Selected text:
☆ ☆ ☆ ☆

Gill’s recounting of that portage:

Worst. Portage. Ever.  I started out feeling hopeful as Liz is always good at motivating me on portages.  She is definitely a key factor in me being able to power through.  The trail (or lack thereof) was muddy and slippery.  We approached a fallen tree that we needed to step over.  What normally would not be a difficult task became very challenging because of the heavy barrel on my back.  As I stepped over the tree, I lost my footing, tipped back and couldn’t right myself.  I landed on a broken sharp branch.  I was stuck and in pain.  Thankfully Liz heard me and came running back and pulled me up.  She was a champ.  I finished the portage and burst into tears.  It hit me that I was lucky to have come out of it okay.  That experience will forever be referred to as the “slow stab” coined by Jonathan.  

Yah...nice path

We eventually got through the portage and onto Big Rock Lake.  Our final destination was Byers Lake which was a short paddle and a 660m portage away.  After a second round of navigational errors, we found the portage and made our way to our campsite.  The site turned out to be quite nice.  It had a long sandy beach great for swimming and a constant breeze off the lake that made the evening relatively bug-free.   

Sunset swimming

Day 2 (Byers Lake to Scorch Lake)

Byers Lake to Scorch Lake (900m portage)

We did not have big plans for our second day; a 2km paddle to a 900m portage to Scorch Lake which was our final destination for the day.  Navigation continued to trouble us on the water, but after finding the portage and struggling through another swampy, bug infested and dangerous hike, we made it to Scorch Lake.  We were rewarded on the Scorch Lake side of the portage with some shallow rapids which we lay down in and cooled our raging bites under the rushing water. 

Just chillin (Liz and the whiteness)
Lake view...mind the rock




Remil getting water

There were a couple of great sites on Scorch Lake, in particular an island site with some amazing views of the entire lake.  Unfortunately this site was occupied so we settled for our second choice.  This site had some super swimming spots and areas to read, eat and relax.  Liz made some awesome pasta for dinner from a fully dehydrated homemade sauce.  

Pasta before...



Pasta after...can I sell it or what?


















Great views


Day 3 (Scorch Lake to Kingscote Lake)

Scorch Lake to Kingscote Lake

Our plan for the third day was to retrace our route back to the access point, stopping short on Kingscote Lake to camp overnight.  We were not excited to retrace this route, especially hiking through the portages that had been quite perilous.  It was a long day, but we made it to Kingscote Lake without any navigational errors on the water nor sustaining any injuries on the portages. 

Moose!  LLLIIIZZZ!
Drier portage on our second day.

☆ ☆ ☆ ☆

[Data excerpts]
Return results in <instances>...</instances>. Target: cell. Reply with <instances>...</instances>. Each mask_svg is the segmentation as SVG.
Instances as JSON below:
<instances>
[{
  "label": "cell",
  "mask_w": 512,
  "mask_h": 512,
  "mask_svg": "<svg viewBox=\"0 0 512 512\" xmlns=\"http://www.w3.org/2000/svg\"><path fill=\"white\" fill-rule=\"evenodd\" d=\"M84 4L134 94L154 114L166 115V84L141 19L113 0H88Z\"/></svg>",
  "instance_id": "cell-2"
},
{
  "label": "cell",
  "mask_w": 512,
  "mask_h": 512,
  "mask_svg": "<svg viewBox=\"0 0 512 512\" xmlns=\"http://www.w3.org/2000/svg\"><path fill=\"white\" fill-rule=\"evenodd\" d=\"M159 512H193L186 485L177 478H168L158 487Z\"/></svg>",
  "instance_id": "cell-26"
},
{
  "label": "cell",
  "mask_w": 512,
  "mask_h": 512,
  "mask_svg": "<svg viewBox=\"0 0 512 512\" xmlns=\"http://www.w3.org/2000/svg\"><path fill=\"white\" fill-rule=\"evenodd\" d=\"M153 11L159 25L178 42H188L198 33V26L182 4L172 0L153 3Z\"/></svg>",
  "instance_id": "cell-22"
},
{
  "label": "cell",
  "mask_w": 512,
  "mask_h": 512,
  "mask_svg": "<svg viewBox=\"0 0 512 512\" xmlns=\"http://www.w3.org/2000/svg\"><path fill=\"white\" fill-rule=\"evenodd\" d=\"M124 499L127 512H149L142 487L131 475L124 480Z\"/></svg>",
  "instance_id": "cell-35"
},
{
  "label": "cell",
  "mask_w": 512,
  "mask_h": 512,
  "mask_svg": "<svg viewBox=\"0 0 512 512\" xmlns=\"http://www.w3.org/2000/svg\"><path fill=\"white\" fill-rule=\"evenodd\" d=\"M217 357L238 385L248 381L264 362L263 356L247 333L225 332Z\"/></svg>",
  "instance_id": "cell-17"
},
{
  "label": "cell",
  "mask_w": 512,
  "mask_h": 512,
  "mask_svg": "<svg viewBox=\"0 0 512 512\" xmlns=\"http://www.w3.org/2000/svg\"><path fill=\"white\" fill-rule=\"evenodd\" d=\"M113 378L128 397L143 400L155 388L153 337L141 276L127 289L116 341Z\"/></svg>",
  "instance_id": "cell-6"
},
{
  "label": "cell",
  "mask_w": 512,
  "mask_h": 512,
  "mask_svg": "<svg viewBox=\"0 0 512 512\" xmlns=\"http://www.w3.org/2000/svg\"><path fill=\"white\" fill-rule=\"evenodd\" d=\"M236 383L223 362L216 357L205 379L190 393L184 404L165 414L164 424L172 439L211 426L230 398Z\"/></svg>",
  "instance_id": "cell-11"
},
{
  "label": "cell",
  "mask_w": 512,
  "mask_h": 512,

☆ ☆ ☆ ☆

Problems and tasks:
1. Summarize the canoe trip account in two sentences.
2. In the canoe trip account, duplicate the part that opens with the words containing "Worst. Portage. Ever.  I" and closes with "coined by Jonathan.".

Results by task:
1. During a muddy portage, Gill slipped while stepping over a fallen tree with a heavy barrel and landed on a sharp branch until Liz pulled Gill up, and the group then reached a Byers Lake campsite with a long sandy beach and few bugs. On the following days they crossed a swampy, bug-infested portage to Scorch Lake, camped at their second-choice site there, and retraced their route to camp on Kingscote Lake without navigational errors or injuries.

2.
Worst. Portage. Ever.  I started out feeling hopeful as Liz is always good at motivating me on portages.  She is definitely a key factor in me being able to power through.  The trail (or lack thereof) was muddy and slippery.  We approached a fallen tree that we needed to step over.  What normally would not be a difficult task became very challenging because of the heavy barrel on my back.  As I stepped over the tree, I lost my footing, tipped back and couldn’t right myself.  I landed on a broken sharp branch.  I was stuck and in pain.  Thankfully Liz heard me and came running back and pulled me up.  She was a champ.  I finished the portage and burst into tears.  It hit me that I was lucky to have come out of it okay.  That experience will forever be referred to as the “slow stab” coined by Jonathan.